Léa Maria Aarão Reis
26 de junho de 1968. Passeata dos cem mil, uma das maiores manifestações de rua da história republicana, no Brasil. Cidadãos de todas as origens, idades, credos e profissões desfilavam pela Avenida Rio Branco, Centro do Rio de Janeiro com uma disposição nunca vista antes. Homens e mulheres desciam dos edifícios de escritórios a todo instante para engrossar a multidão que protestava contra o arrocho, cada vez maior, da ditadura civil-militar no país. Na linha de frente da passeata - a foto é histórica -, um grupo de belas mulheres, atrizes e estrelas do cinema, televisão e teatro, de braços dados, desafiavam, corajosamente, o sistema e os generais. Tonia Carrero, Eva Wilma, Odete Lara, Leila Diniz e Norma Bengell, ela na época com 33 anos, abriam o cortejo.
Seis meses depois Norma era presa e o AI-5 amordaçava as moças da comissão de frente, a multidão reunida na avenida e todos brasileiros.
Menina criada no Lido, em Copacabana, bairro carioca reduto dos funcionários públicos, nos anos 50, filha de mãe enfermeira e de origem classe média simples, Norma era uma bonita moça recém saída da adolescência, inteligente, com educação básica, um admirável corpo e a determinação singular para os seus 15 anos: queria ser alguém especial na vida. Dura tarefa para a garota de origem modesta, em um tempo em que as mulheres casavam e se conformavam em ser donas de casa bem comportadas como lembrou há dias a recém premiada Nobel da Literatura, a escritora canadense Alice Munro, de 82 anos.
Com Norma foi diferente. Ela afirmou, dentre outras conquistas pessoais e profissionais, o protagonismo da mulher da sua geração, das moças que, como ela, não seguiam os modelos sociais ainda rígidos da época.

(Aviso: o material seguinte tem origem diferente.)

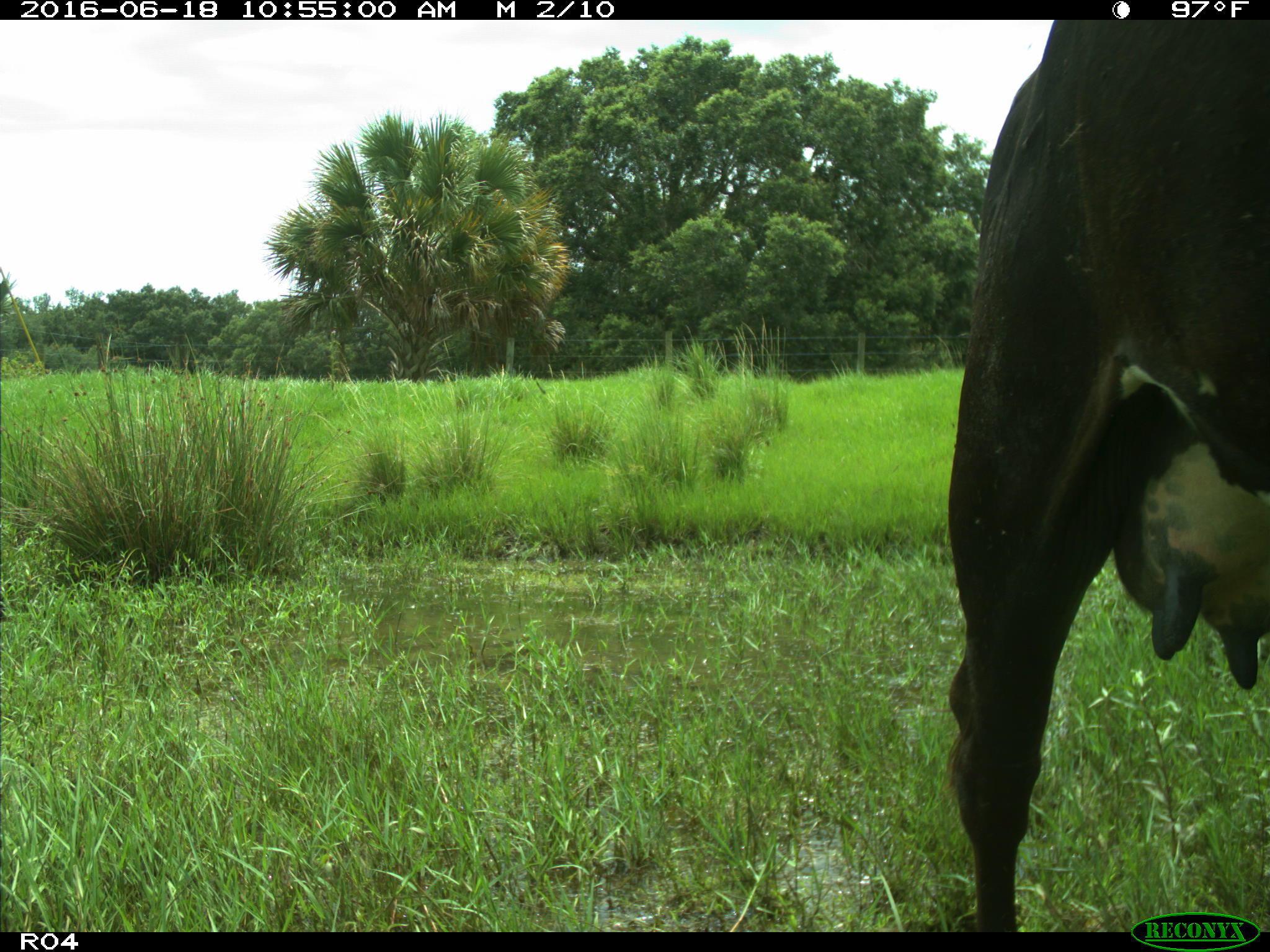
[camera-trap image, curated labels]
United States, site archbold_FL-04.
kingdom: Animalia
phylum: Chordata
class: Mammalia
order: Artiodactyla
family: Bovidae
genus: Bos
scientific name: Bos taurus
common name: domestic cow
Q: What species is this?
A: Bos taurus (domestic cow).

Leila Diniz, uma companheira de geração, costuma ser lembrada como o belo fetiche da liberação da mulher brasileira. Não chegou a envelhecer; morreu jovem e bonita e sua lenda foi preservada. Já Norma, assim como Leila outra moça mal comportada, contribuiu até mais, para salvar quantas meninas da repressão, do conservadorismo e da ignorância. Mas morreu aos 78 anos, e pobre.
O primeiro emprego, modelo de uma célebre loja de alta costura carioca, não durou muito. A atmosfera esnobe do lugar e o físico voluptuoso de Norma não se deram bem. Da passarela de moda pulou para o teatro revista, um gênero que, na época, fazia grande sucesso. Ali Norma começou a construir seu prestígio como uma das estrelas dos espetáculos de plumas da boate Night and Day. Trabalhou no primeiro filme, O homem do Sputnik, em 59, e sucedeu Elis Regina no show de bolso Contraponto, da mitológica boate daqueles breves anos dourados, a Zum Zum. Lá tentou a profissão de cantora com a sua voz afinada, mas pequena, adequada para a bossa nova recém nascida; mas insuficiente para voos mais altos.
Numa madrugada, no badalado restaurante Fiorentina frequentado por boêmios, artistas, jornalistas e respectivos aspirantes, Norma recebeu do respeitado diretor Ruy Guerra o convite para participar do filme Os cafajestes (1962). Sua sorte ia mudar. Mas havia uma peculiaridade no trabalho: ela devia ser filmada nua – nu frontal -, na sequência de um estupro, à noite, em uma praia. Norma topou. Sua corrida desesperada, sem roupa, pelas areias da Praia do Forte, em Cabo Frio, lindamente iluminada pelo excelente fotógrafo paulista Tony Rabatoni, ia catapultar a moça para a fama, aqui e lá fora. A ajuda veio na mesma época com o filme de Anselmo Duarte, O pagador de promessas, Palma de Ouro do Festival de Cannes. Norma filmava com Anselmo, em São Paulo, e ao mesmo tempo trabalhava com Ruy, no Rio. Na Ponte Aérea, comprava o passaporte de entrada definitiva no mundo artístico: sessenta filmes como atriz, um deles como diretora (era o que mais desejava fazer, quando mocinha), Eternamente Pagu, vários discos gravados e inúmeros trabalhos no teatro e na televisão.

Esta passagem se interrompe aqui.